Textauszug
Obwohl es sich nur um ein einstweiliges Verfügungsverfahren handelt, müssen wir zur Zeit davon ausgehen, dass gerade vor dem Hintergrund der sehr strengen Rechtsprechung der nächsten Instanz, nämlich des Kammergerichtes Berlin diese Entscheidung gehalten wird.
Kostenlose Selbstbedienung bei eBay?
Die rechtlichen wie auch die wirtschaftlichen Folgen sind für eBay-Händler immens. Die wirtschaftlichen Folgen bestehen in erster Linie darin, dass bei eBay aus einer reinen rechtlichen Förmelei heraus ein Wertersatz für eine bestimmungsgemäße Ingebrauchnahme im Falle des Widerrufes nicht geltend gemacht werden kann. Wenn man sich vor Augen führt, was eine bestimmungsgemäße Ingebrauchnahme bei bestimmten Produkten eigentlich bedeutet, wird deutlich, dass eBay-Händler hierdurch so gut wie rechtlos gestellt werden. Lebensmittel werden im Rahmen der bestimmungsgemäßen Ingebrauchnahme verzehrt, Batterien benutzt, Druckerpatronen leergedruckt. Für diese Nutzungen hätte der Verbraucher überhaupt nichts zu zahlen, er müsste eigentlich nur den Widerruf erklären, wobei man sich dann noch darüber streiten könnte, ob im Fall des Verkaufes von Lebensmitteln die leere Flasche überhaupt zurückzusenden ist. eBay würde somit der größte kostenlose Selbstbedienungsladen Deutschlands werden. Über diese Folgen hat sich die Rechtsprechung jedoch naturgemäß keine Gedanken gemacht, abgesehen davon, dass wir diese Rechtsansicht auch nicht für zutreffend halten.

Vorliegende Daten
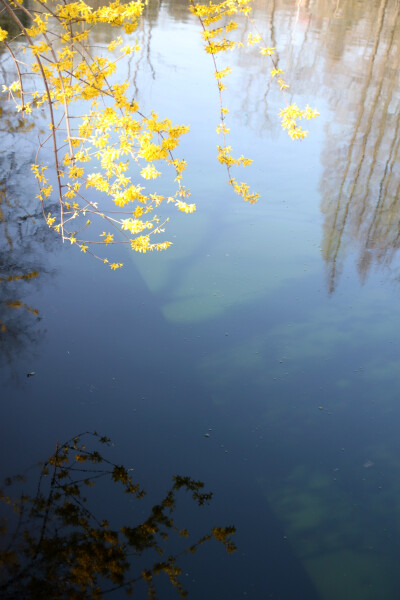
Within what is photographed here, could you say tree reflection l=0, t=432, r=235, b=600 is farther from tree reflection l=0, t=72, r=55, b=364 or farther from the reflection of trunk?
the reflection of trunk

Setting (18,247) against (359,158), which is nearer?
(18,247)

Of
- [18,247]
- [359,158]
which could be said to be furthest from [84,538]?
[359,158]

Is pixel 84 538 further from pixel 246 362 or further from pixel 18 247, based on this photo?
pixel 18 247

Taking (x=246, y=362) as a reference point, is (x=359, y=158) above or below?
above

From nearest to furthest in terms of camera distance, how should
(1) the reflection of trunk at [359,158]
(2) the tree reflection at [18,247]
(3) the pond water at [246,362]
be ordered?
(3) the pond water at [246,362], (2) the tree reflection at [18,247], (1) the reflection of trunk at [359,158]

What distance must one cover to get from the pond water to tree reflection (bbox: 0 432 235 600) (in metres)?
0.11

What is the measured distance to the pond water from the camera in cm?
394

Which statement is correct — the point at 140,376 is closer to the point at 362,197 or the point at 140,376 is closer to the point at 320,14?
the point at 362,197

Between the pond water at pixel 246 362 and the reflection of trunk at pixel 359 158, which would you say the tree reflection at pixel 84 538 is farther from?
the reflection of trunk at pixel 359 158

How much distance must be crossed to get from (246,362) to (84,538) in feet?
7.12

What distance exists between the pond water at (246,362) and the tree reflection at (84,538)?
111 millimetres

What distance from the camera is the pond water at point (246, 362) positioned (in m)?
3.94

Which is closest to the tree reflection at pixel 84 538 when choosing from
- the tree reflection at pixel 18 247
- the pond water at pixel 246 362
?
the pond water at pixel 246 362

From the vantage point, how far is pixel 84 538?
3693 mm
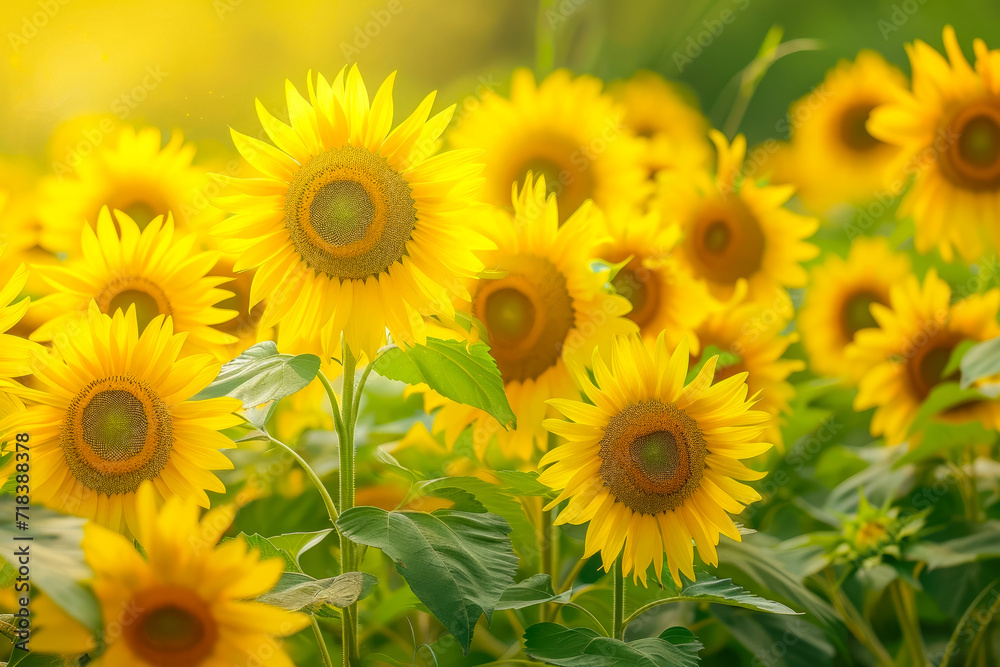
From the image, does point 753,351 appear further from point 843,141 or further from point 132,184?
point 843,141

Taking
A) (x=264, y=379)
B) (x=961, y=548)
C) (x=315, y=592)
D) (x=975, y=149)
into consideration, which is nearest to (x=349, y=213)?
(x=264, y=379)

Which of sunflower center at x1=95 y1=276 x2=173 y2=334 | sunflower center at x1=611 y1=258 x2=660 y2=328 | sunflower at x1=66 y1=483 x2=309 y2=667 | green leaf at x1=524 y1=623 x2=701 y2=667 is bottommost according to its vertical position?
green leaf at x1=524 y1=623 x2=701 y2=667

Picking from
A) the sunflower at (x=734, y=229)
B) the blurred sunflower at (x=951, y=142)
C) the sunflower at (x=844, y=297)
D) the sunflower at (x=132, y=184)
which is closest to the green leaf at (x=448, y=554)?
the sunflower at (x=132, y=184)

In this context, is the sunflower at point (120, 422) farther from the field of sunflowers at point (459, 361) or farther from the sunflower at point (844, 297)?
the sunflower at point (844, 297)

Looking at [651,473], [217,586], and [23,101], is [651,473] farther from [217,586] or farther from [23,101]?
[23,101]

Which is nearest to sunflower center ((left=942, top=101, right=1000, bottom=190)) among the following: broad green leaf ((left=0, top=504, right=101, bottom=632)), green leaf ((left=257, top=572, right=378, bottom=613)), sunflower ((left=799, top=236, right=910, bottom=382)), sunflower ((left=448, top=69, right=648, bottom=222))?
sunflower ((left=799, top=236, right=910, bottom=382))

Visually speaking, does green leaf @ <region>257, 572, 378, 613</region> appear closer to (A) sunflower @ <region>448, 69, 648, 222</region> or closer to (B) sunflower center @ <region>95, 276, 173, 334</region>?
(B) sunflower center @ <region>95, 276, 173, 334</region>
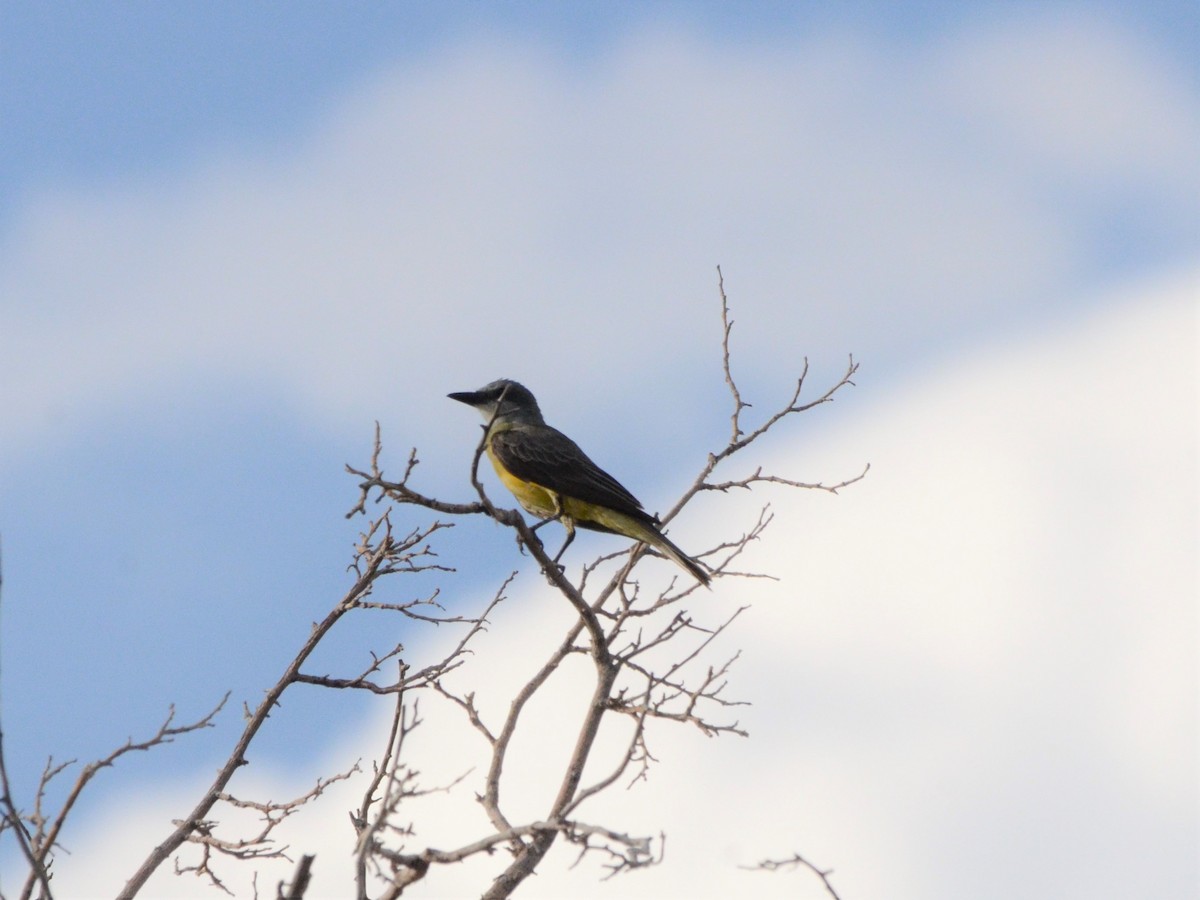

Aufgabe
Fahre mit dem Textauszug über den Wertersatz beim Widerruf von eBay-Käufen fort, und zwar direkt nach seinem letzten Satz. Die Datensätze haben mit dem Textauszug nichts zu tun.

Deine Lösung
Der eBayhändler: Draufzahlen tut er auf jeden Fall
Für den ohnehin durch die Rechtsprechung geplagten eBay-Händler bleiben somit nur zwei Alternativen:
Entweder er verzichtet auf die Geltendmachung von Wertersatz oder lebt mit der Gefahr einer kostenpflichtigen wettbewerbsrechtlichen Abmahnung.
Wer sich in erster Linie dafür entscheidet, der Rechtsprechung Folge zu leisten und auf den Wertersatz verzichtet, stößt auf weitere rechtliche Probleme:
Wenn man den Wertersatz aus den Widerrufsfolgen herausstreicht, ist die Abweichung vom amtlichen Muster erheblich. Jedoch birgt nur das amtliche Muster gemäß § 14 Abs. 1 BGB-InfoV die Vermutung in sich, dass die Belehrung vollständig ist. Vor dem Hintergrund, dass über den Fristbeginn schon länger nicht mehr im Rahmen des amtlichen Musters belehrt werden kann, dürfte es darauf wohl vorliegend kaum ankommen, da ein halbwegs ordnungsgemäßes Widerrufs-Muster ohnehin nicht mehr dem entspricht, was der Gesetzgeber sich ursprünglich einmal gedacht hatte. Um so skandalöser ist es, dass der Gesetzgeber zur Zeit keinen Anlass sieht, auf diese Problematik durch eine Gesetzesänderung zu reagieren.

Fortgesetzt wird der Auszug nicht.